[Source records]
┏━━

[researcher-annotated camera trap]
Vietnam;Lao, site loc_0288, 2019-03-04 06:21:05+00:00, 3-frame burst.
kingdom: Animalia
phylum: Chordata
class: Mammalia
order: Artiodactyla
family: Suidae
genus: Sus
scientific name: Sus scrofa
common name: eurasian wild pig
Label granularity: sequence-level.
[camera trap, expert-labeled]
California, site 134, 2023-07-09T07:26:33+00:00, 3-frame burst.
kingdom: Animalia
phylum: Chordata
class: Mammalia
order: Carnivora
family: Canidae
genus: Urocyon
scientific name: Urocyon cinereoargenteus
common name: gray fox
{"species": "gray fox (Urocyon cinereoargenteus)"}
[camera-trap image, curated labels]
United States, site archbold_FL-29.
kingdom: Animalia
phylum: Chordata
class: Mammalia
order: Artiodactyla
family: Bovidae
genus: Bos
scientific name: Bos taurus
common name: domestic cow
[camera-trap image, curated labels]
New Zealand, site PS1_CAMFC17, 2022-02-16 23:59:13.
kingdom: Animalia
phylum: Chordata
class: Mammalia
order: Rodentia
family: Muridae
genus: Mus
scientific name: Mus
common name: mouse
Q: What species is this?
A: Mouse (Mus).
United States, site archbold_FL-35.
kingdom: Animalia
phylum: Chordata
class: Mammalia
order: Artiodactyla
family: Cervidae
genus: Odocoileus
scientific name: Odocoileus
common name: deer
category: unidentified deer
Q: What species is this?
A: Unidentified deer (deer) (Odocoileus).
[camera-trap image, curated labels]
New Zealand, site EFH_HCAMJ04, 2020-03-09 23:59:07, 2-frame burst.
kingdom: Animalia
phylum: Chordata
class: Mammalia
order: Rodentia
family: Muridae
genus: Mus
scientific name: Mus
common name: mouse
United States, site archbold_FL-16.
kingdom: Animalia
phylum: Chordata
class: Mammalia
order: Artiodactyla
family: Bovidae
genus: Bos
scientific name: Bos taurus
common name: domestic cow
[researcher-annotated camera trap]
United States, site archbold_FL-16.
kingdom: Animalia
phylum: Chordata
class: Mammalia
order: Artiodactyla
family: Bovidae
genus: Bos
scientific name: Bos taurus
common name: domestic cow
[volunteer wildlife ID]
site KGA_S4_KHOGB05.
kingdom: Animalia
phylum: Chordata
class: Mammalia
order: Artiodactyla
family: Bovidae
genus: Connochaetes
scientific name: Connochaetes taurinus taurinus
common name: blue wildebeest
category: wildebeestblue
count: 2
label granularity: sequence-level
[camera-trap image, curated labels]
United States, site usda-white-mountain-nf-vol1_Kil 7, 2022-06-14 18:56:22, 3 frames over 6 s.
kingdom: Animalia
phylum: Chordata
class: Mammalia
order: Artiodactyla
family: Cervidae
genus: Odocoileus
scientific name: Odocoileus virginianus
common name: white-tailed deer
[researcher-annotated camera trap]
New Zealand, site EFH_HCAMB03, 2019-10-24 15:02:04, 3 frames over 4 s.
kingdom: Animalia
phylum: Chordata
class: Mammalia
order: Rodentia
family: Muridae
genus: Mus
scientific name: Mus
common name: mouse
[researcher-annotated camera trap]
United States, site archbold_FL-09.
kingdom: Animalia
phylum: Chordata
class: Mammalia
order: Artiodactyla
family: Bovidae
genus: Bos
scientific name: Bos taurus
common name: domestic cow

┗━━

Exercise requirements:
Write out the records above again, keeping each one identical to the original.

The answer:
[researcher-annotated camera trap]
Vietnam;Lao, site loc_0288, 2019-03-04 06:21:05+00:00, 3-frame burst.
kingdom: Animalia
phylum: Chordata
class: Mammalia
order: Artiodactyla
family: Suidae
genus: Sus
scientific name: Sus scrofa
common name: eurasian wild pig
Label granularity: sequence-level.
[camera trap, expert-labeled]
California, site 134, 2023-07-09T07:26:33+00:00, 3-frame burst.
kingdom: Animalia
phylum: Chordata
class: Mammalia
order: Carnivora
family: Canidae
genus: Urocyon
scientific name: Urocyon cinereoargenteus
common name: gray fox
{"species": "gray fox (Urocyon cinereoargenteus)"}
[camera-trap image, curated labels]
United States, site archbold_FL-29.
kingdom: Animalia
phylum: Chordata
class: Mammalia
order: Artiodactyla
family: Bovidae
genus: Bos
scientific name: Bos taurus
common name: domestic cow
[camera-trap image, curated labels]
New Zealand, site PS1_CAMFC17, 2022-02-16 23:59:13.
kingdom: Animalia
phylum: Chordata
class: Mammalia
order: Rodentia
family: Muridae
genus: Mus
scientific name: Mus
common name: mouse
Q: What species is this?
A: Mouse (Mus).
United States, site archbold_FL-35.
kingdom: Animalia
phylum: Chordata
class: Mammalia
order: Artiodactyla
family: Cervidae
genus: Odocoileus
scientific name: Odocoileus
common name: deer
category: unidentified deer
Q: What species is this?
A: Unidentified deer (deer) (Odocoileus).
[camera-trap image, curated labels]
New Zealand, site EFH_HCAMJ04, 2020-03-09 23:59:07, 2-frame burst.
kingdom: Animalia
phylum: Chordata
class: Mammalia
order: Rodentia
family: Muridae
genus: Mus
scientific name: Mus
common name: mouse
United States, site archbold_FL-16.
kingdom: Animalia
phylum: Chordata
class: Mammalia
order: Artiodactyla
family: Bovidae
genus: Bos
scientific name: Bos taurus
common name: domestic cow
[researcher-annotated camera trap]
United States, site archbold_FL-16.
kingdom: Animalia
phylum: Chordata
class: Mammalia
order: Artiodactyla
family: Bovidae
genus: Bos
scientific name: Bos taurus
common name: domestic cow
[volunteer wildlife ID]
site KGA_S4_KHOGB05.
kingdom: Animalia
phylum: Chordata
class: Mammalia
order: Artiodactyla
family: Bovidae
genus: Connochaetes
scientific name: Connochaetes taurinus taurinus
common name: blue wildebeest
category: wildebeestblue
count: 2
label granularity: sequence-level
[camera-trap image, curated labels]
United States, site usda-white-mountain-nf-vol1_Kil 7, 2022-06-14 18:56:22, 3 frames over 6 s.
kingdom: Animalia
phylum: Chordata
class: Mammalia
order: Artiodactyla
family: Cervidae
genus: Odocoileus
scientific name: Odocoileus virginianus
common name: white-tailed deer
[researcher-annotated camera trap]
New Zealand, site EFH_HCAMB03, 2019-10-24 15:02:04, 3 frames over 4 s.
kingdom: Animalia
phylum: Chordata
class: Mammalia
order: Rodentia
family: Muridae
genus: Mus
scientific name: Mus
common name: mouse
[researcher-annotated camera trap]
United States, site archbold_FL-09.
kingdom: Animalia
phylum: Chordata
class: Mammalia
order: Artiodactyla
family: Bovidae
genus: Bos
scientific name: Bos taurus
common name: domestic cow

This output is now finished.